# Project Teaser!



## Shogun_Nate (Aug 2, 2008)

Howdy folks!

Been a while since I was here but sadly, I have returned. Yes, yes...I know. Please keep the moans and bricks to yourselves..for now :biggrin:! As I haven't really worked on writing in a while, I've been gradually working myself back into it in an attempt to a. improve my writing skills and b. well..see 'a'! Below is a recent project that I've been thinking about involving a member of my nilla chapter. This part is towards the end of it (well most of it...there are a few fiddly bits o pages that I'm not putting up yet lol..don't exactly want to ruin the whole ending now do we? :biggrin. The idea is to follow the life of said marine as he meanders his way towards his death. So, without further ado, I present:

*Samurai*​
Satake Toshiro pounded down the dimly lit winding corridor, passed flickering luminators and rusting pipes as he made his way deeper to the heart of the geo-thermal facility beneath the mountain city of Callix. This far under the surface the hallways were stifling. Sweat ran in rivulets down scars that marred his craggy features as he ran. The oppressive heat came from magma vents deep below in the planet’s core. The raging inferno's energy was shunted through the snaking pipes surrounding him and into the waiting turbines above, feeding power to the city‘s many industries. In places steam seeped through weak joins in need of repair, adding to the muggy atmosphere. The thickness of the air combined with the realization that miles of rock separated him from the open sky triggered a passing sense of claustrophobic unease in the space marine. It reminded him all too easily of the cramped gantries and crawlways of a star ship, a place many astartes found uncomfortable. He shook his head, clearing the random thoughts that clung to his mind like cobwebs as he set himself to the task at hand.

_What you will do_
(1) In the forum post, what is the name of the mountain city beneath which the geo-thermal facility lies?
(2) Write a continuation of the forum post's story about Satake Toshiro, picking up after its final sentence.

_Given records_

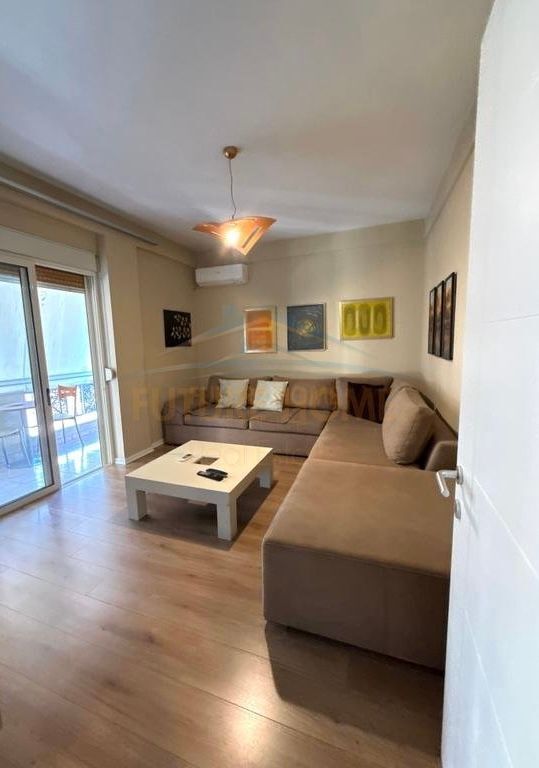 Qera, Apartament 1+1+2 Kuzhinë e Veçuar, Vasil Shanto, Tiranë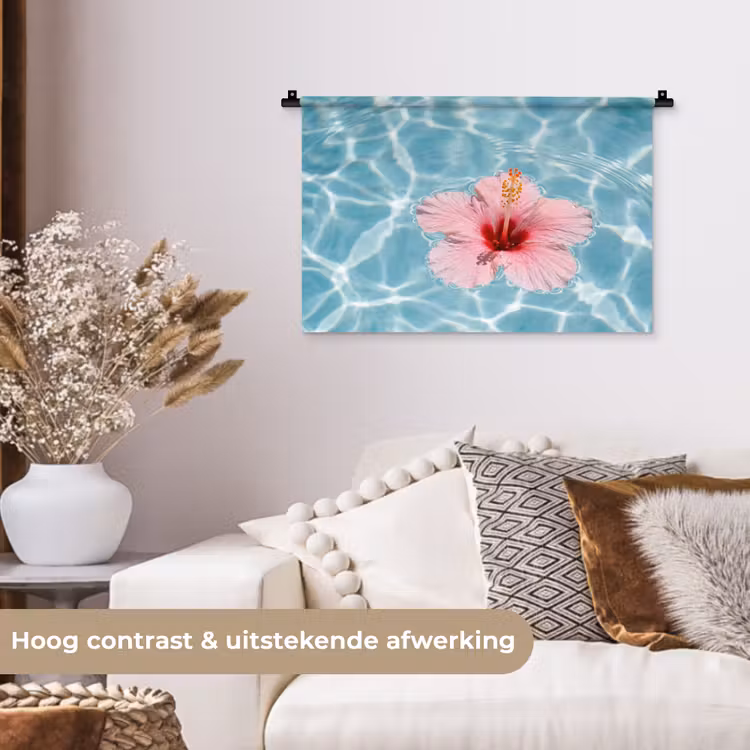 Hibiscus - Water - Roze Wandkleed katoen klein -sfeer1
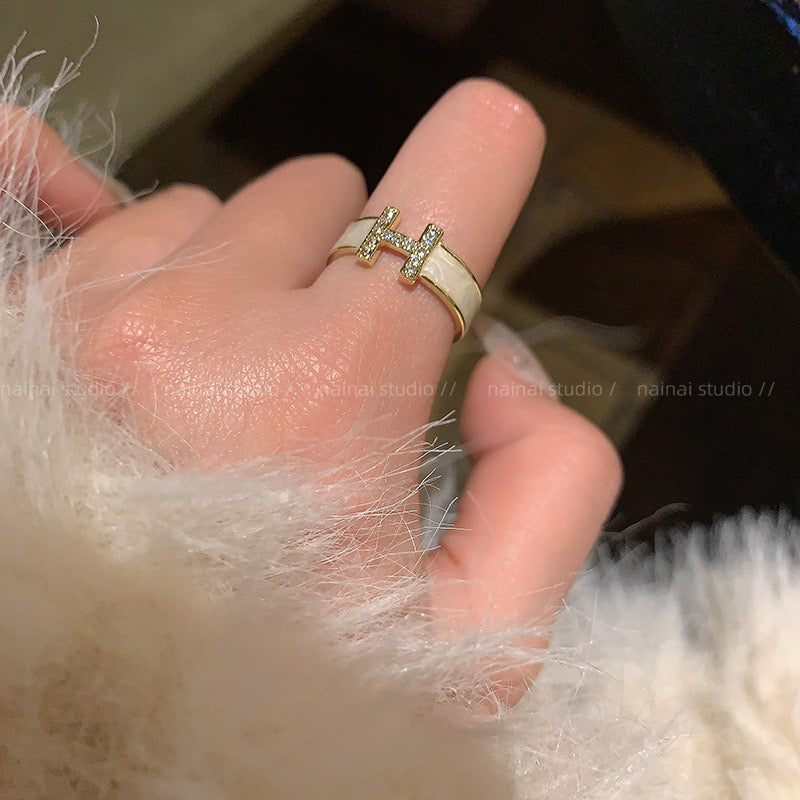 Anillo H blanco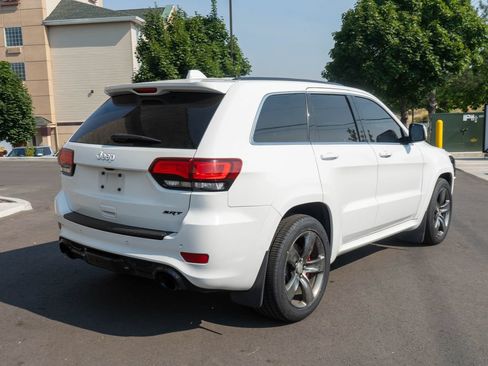 Used 2015 Jeep Grand Cherokee SRT w/ Quick Order Package 26J AWD/4WD image 7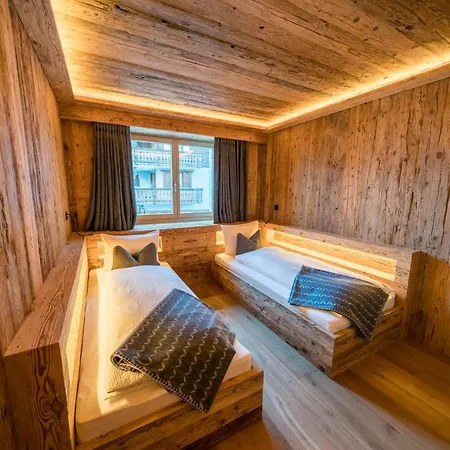 Seven Alpina Boutique 4* Klosters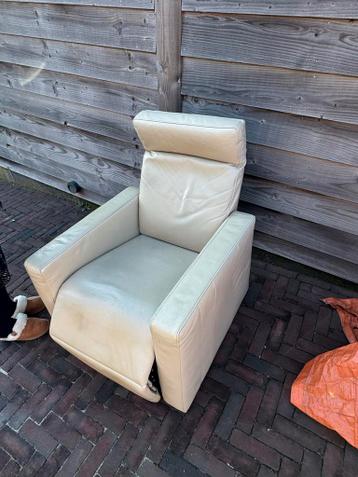 Oranje stoelen - 2 stuks - Gratis af te halen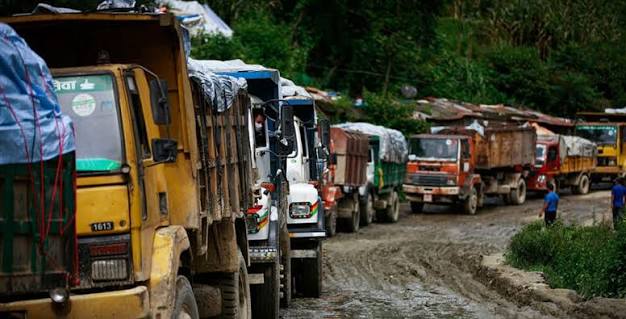 बञ्चरेडाँडामा लैजाने फोहरको मात्रा घटाउने कार्य सुरु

_Outputs by task_
(1) Callix

(2)
Pushing his heightened senses to their fullest, he listened for signs of pursuit. The harsh sound of ceramite boots ringing on heavy steel mesh flooring and the constant ping of the auspex slaved to his wrist filled his ears. Each tolling chime coming from the small device alerted him that he drew nearer to his destination. He slowed his pace, coming to a stop. It seemed foolish but he stood brazenly in the center of the hall, his breathing slowing as he prepared to start the chase again. He knew he couldn’t get too far ahead if the trap was to work. His quarry had to follow him to the end. 

“Emperor, give me strength,” he whispered to himself, praying fervently that the plan would work. 

As Toshiro waited, his hand tightened around the grip of his katana out of habit; knuckles cracking in unison as he tensed, preparing himself for what was to come. His bolter lay clamped at his side, the ammunition for the ancient weapon having long been spent. Little more than dead weight, Toshiro still could not bring himself to part with the relic. It was old. The battered casing had seen battle in no less than a hundred hands across thousands of worlds in the span of its life. It seemed a shame that such a thing should be lost to the chapter but he hoped the raging spirit would appreciate dying alongside the man who had wielded it with honor for so many centuries. In his other hand, he cradled a jury-rigged detonator as one would something precious. The small tube barely fit in his armored glove but the promise of hope carried inside the crudely-made device made it worth more than all of the treasures of the Imperium at that moment to him.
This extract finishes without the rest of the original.